About this exercise: The records that follow are to be copied word for word. Pictures should be omitted.

Saved entries
::::

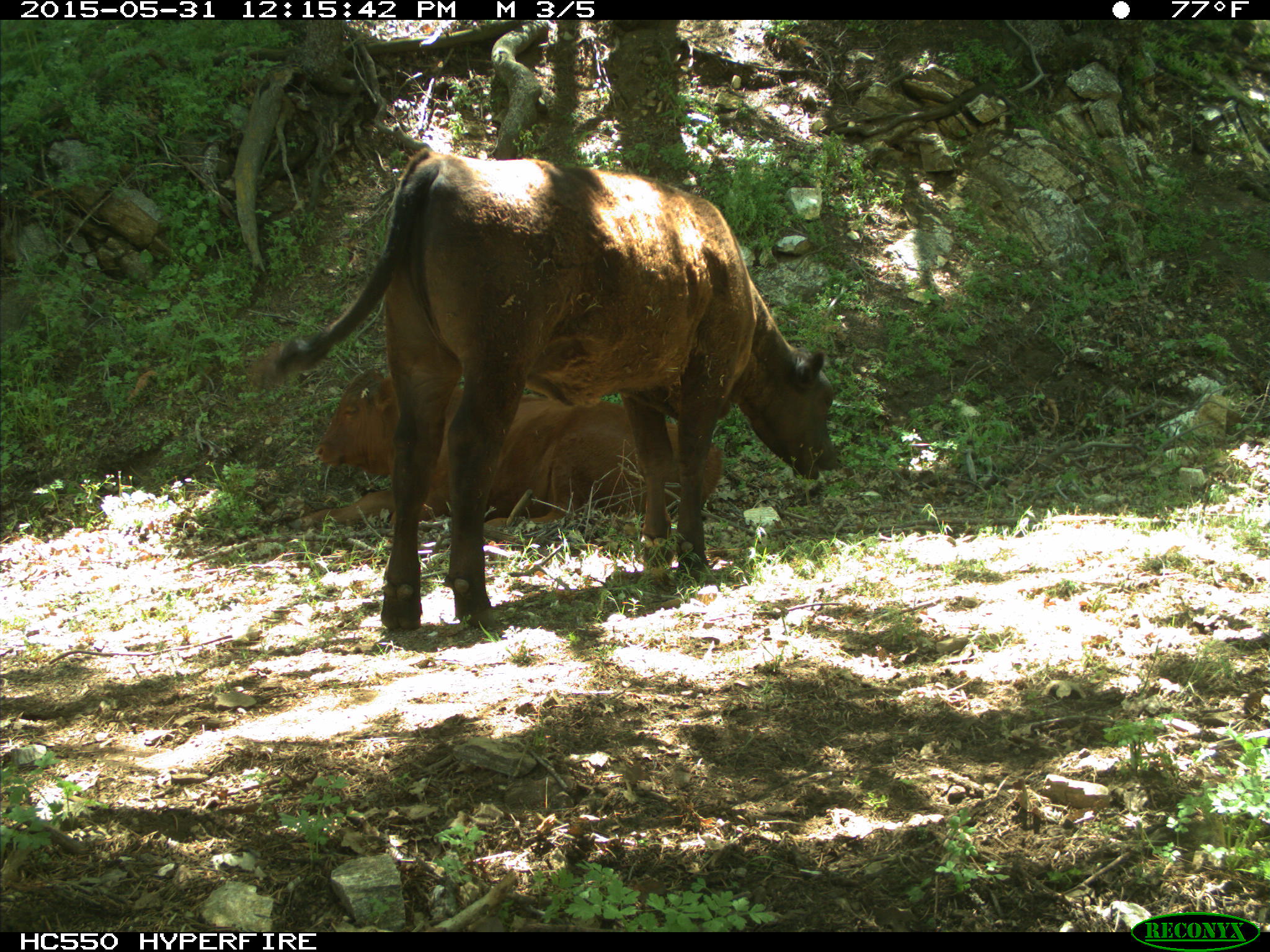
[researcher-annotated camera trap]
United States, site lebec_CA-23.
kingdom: Animalia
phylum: Chordata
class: Mammalia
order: Artiodactyla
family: Bovidae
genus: Bos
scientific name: Bos taurus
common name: domestic cow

::::

Result of the task:
[researcher-annotated camera trap]
United States, site lebec_CA-23.
kingdom: Animalia
phylum: Chordata
class: Mammalia
order: Artiodactyla
family: Bovidae
genus: Bos
scientific name: Bos taurus
common name: domestic cow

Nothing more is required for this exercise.